Tommaso Napoli - 29 ottobre 2014


Matteo Renzi in esclusiva a ‘Oggi’: “Il voto? Non prima del 2018”

Matteo Renzi in esclusiva a 'Oggi': "Il voto? Non prima del 2018"

Il Presidente del Consiglio in carica, Matteo Renzi, è stato intervistato in via del tutto esclusiva, dal settimanale “Oggi”, in occasione dei festeggiamenti per i 75 anni dalla nascita della rivista. L’ex sindaco di Firenze oltre a ricordare i tempi che servono all’Italia per la ripresa ribadisce la sua intenzione di rimanere al comando almeno fino al 2018, anno in cui gli italiani dovrebbero essere chiamati alle urne per confermare o meno il governo Renzi. Dal settimanale gli chiedono quali secondo lui saranno i tempi di ripresa del paese; il presidente del Consiglio prontamente risponde e spiega che “non bastano sei mesi, ma certo già la prossima primavera vedremo il Paese ripartire, dopo troppo tempo di palude e di stagno”. Per quanto riguarda i tempi per risolvere i problemi dell’Italia il premier ricorda che avranno bisogno di mille giorni “per dire che le riforme di cui abbiamo bisogno sono profonde e coraggiose e non per guadagnare tempo”. “I cambiamenti che abbiamo messo in campo – spiega Renzi – e che stiamo realizzando, dal lavoro alla giustizia, dall’economia, con la più straordinaria riduzione di tasse della storia, al ridisegno delle nostre istituzioni, cominceranno presto a dispiegare i loro effetti”.

Sul fronte Europa
“La nostra corsa la dobbiamo fare sulla Germania, sul gruppo di testa, e non sul fanalino di coda. Vedo un futuro all’altezza della nostra ambizione”.

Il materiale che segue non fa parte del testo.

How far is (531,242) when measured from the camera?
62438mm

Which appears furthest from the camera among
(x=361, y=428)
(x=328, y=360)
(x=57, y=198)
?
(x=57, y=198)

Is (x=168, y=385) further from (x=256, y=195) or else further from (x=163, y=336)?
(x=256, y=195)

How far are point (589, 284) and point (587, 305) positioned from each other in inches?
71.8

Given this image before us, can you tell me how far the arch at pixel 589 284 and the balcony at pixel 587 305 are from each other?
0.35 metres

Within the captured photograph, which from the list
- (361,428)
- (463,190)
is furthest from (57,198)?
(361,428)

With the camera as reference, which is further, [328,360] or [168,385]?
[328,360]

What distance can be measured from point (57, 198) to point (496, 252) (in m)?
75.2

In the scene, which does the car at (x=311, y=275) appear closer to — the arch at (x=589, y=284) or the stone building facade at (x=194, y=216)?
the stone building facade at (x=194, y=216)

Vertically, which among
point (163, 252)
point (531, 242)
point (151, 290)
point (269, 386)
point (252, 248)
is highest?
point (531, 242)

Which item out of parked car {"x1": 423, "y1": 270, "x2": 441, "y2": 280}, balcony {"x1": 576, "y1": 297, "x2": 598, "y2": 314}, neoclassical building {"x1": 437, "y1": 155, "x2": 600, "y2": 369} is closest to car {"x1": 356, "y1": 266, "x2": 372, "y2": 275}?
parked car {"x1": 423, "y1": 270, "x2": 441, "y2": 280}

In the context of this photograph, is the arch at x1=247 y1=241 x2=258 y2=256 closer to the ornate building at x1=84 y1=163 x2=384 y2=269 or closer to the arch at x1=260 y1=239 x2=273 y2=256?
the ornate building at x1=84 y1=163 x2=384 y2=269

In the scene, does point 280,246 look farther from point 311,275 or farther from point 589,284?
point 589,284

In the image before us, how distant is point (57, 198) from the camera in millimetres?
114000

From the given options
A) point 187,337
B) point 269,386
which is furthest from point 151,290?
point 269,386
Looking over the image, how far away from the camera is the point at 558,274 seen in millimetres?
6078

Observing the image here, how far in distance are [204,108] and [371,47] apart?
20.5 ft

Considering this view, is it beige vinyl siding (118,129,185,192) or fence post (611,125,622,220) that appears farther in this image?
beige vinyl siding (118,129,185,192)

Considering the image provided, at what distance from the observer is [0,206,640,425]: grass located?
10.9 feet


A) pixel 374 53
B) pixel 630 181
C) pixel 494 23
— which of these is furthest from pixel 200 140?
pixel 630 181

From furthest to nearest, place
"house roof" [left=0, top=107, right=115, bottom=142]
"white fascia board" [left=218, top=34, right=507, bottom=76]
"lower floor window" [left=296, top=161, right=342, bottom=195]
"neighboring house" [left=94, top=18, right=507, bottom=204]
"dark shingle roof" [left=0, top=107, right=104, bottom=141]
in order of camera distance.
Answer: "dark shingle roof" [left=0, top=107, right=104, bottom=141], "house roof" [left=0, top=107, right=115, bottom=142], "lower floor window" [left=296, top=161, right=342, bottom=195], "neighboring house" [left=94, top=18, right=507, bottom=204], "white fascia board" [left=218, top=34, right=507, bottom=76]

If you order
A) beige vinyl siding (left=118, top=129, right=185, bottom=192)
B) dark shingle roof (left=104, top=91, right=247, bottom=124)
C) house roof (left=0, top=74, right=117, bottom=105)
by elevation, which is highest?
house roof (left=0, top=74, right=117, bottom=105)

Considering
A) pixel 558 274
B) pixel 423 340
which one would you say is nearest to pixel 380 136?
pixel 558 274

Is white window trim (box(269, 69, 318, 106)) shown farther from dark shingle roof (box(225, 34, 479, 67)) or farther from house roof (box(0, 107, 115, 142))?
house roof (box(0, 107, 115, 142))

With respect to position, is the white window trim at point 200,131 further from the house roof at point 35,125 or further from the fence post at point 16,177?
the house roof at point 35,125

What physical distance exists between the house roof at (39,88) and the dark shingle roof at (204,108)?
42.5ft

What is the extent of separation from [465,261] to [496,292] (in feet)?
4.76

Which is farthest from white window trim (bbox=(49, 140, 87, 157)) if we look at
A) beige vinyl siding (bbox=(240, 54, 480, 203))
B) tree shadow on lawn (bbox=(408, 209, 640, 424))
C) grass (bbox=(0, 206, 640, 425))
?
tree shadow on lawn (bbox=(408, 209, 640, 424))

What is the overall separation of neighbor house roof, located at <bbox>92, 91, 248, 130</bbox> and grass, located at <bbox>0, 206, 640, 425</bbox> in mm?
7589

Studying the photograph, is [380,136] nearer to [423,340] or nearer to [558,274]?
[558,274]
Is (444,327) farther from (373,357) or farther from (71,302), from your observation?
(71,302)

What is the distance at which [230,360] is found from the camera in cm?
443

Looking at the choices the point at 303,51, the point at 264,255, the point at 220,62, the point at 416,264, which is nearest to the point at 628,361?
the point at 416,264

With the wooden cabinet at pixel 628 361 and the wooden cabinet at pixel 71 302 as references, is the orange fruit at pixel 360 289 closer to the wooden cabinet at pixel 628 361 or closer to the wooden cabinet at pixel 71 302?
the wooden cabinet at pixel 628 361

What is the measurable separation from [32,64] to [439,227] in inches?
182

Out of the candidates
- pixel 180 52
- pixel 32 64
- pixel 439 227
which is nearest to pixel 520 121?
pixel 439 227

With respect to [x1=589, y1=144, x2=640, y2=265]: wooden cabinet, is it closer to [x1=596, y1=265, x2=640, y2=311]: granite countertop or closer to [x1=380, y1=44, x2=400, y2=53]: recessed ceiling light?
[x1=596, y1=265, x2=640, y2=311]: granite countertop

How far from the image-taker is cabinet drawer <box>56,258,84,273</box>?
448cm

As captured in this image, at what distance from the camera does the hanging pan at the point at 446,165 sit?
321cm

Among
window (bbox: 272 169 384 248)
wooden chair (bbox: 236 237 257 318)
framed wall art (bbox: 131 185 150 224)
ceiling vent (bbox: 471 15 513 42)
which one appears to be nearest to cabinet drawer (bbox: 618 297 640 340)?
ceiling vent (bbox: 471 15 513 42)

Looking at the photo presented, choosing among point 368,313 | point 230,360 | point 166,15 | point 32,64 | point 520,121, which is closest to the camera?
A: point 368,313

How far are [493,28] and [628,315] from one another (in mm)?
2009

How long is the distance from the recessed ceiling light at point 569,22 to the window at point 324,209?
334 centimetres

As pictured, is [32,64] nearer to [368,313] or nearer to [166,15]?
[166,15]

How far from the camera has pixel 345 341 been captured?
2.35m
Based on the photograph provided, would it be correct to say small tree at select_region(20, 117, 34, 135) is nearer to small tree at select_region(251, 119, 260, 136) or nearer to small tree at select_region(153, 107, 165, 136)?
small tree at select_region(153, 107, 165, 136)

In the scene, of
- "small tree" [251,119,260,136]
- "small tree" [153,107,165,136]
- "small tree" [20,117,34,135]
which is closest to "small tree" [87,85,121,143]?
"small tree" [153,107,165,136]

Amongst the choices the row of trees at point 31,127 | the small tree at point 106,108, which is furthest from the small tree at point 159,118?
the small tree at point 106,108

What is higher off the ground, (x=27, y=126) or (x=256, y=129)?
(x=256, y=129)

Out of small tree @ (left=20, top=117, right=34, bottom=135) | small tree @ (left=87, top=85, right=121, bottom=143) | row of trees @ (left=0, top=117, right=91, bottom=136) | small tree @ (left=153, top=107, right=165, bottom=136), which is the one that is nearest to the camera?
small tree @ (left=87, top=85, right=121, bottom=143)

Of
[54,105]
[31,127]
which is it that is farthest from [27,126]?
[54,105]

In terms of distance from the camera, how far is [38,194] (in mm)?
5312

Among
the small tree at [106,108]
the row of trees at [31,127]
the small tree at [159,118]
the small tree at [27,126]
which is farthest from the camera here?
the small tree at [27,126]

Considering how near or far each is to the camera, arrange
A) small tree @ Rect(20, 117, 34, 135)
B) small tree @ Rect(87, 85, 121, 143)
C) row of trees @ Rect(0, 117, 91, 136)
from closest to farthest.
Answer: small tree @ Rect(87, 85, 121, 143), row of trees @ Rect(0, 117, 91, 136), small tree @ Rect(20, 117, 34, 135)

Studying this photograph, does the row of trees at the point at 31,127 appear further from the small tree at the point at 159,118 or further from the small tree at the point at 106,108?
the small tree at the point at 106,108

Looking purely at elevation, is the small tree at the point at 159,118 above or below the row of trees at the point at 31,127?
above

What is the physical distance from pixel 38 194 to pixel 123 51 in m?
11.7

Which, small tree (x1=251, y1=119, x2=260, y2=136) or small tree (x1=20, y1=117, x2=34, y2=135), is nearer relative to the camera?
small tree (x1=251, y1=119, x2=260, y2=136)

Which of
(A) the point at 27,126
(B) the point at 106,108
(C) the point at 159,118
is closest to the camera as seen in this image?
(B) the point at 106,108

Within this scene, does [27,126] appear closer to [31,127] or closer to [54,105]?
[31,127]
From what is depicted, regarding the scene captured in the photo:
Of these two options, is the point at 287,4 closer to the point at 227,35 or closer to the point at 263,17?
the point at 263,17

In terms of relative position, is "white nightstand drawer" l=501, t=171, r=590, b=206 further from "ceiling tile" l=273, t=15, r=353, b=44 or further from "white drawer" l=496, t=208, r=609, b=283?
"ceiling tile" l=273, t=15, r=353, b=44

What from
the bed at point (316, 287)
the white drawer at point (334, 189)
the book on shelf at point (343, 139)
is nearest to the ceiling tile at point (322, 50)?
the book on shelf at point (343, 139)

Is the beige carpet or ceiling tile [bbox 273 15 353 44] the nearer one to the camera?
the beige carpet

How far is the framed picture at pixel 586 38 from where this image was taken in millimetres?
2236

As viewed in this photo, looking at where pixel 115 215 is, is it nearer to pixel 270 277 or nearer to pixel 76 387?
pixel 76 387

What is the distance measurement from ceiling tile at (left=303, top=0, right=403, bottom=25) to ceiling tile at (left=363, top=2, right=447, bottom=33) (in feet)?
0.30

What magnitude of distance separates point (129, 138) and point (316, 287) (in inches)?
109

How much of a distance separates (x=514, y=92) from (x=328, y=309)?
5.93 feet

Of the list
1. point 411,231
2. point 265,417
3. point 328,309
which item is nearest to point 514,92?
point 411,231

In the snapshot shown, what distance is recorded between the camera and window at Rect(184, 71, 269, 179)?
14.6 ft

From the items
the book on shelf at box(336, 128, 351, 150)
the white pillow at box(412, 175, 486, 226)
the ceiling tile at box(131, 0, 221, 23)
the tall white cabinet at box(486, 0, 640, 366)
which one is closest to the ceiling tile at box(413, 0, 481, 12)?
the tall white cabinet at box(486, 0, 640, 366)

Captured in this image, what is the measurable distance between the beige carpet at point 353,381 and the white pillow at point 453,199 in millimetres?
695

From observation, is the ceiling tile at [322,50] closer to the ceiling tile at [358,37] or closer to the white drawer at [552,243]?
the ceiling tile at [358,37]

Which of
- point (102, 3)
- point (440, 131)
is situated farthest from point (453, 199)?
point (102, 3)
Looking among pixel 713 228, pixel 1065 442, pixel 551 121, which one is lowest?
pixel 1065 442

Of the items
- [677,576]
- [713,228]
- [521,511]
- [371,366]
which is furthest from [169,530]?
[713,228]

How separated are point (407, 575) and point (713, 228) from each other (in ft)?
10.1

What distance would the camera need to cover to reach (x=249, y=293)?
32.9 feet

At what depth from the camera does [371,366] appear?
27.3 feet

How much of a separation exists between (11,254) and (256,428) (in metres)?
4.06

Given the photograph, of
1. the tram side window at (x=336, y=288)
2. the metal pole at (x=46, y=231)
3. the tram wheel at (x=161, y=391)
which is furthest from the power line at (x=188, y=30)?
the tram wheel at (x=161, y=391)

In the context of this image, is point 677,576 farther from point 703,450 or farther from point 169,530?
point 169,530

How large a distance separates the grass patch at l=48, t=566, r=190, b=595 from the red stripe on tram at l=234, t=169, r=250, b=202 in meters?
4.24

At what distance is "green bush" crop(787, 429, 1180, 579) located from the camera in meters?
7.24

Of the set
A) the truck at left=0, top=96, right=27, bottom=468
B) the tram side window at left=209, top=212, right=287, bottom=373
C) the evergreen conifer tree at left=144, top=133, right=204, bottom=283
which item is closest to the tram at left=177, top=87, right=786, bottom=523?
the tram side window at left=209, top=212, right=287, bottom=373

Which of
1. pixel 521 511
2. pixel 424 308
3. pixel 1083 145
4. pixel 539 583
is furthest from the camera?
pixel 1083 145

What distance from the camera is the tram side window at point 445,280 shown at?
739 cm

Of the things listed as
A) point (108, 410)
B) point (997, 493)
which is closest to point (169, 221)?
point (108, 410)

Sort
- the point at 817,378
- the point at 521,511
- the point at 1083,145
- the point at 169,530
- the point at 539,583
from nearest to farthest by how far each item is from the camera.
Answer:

Sugli scioperi in vista promessi da Camusso e CGIL
“Vogliamo tenere aperte le fabbriche e non occuparle, perché l’occupazione di cui hanno bisogno i nostri lavoratori non è quella che minaccia il sindacato”.

Dal settimanale gli si chiede infine per quanto tempo rimarrà in politica
Il Premier risponde di non vedere la politica come a una condanna a vita o come un lavoro che va bene per tutte le stagioni, ma di pensare alla politica come ad una passione, un servizio e un impegno che sia però a tempo come come responsabilità, ragion per cui si dice pronto a fare dell’altro tra qualche anno, ma non prima di aver cambiato l’Italia. “Cosa vorrei si dicesse di me nei libri di storia? Preferirei che si dicesse nei libri di geografia che l’Italia è tornata sulla mappa”.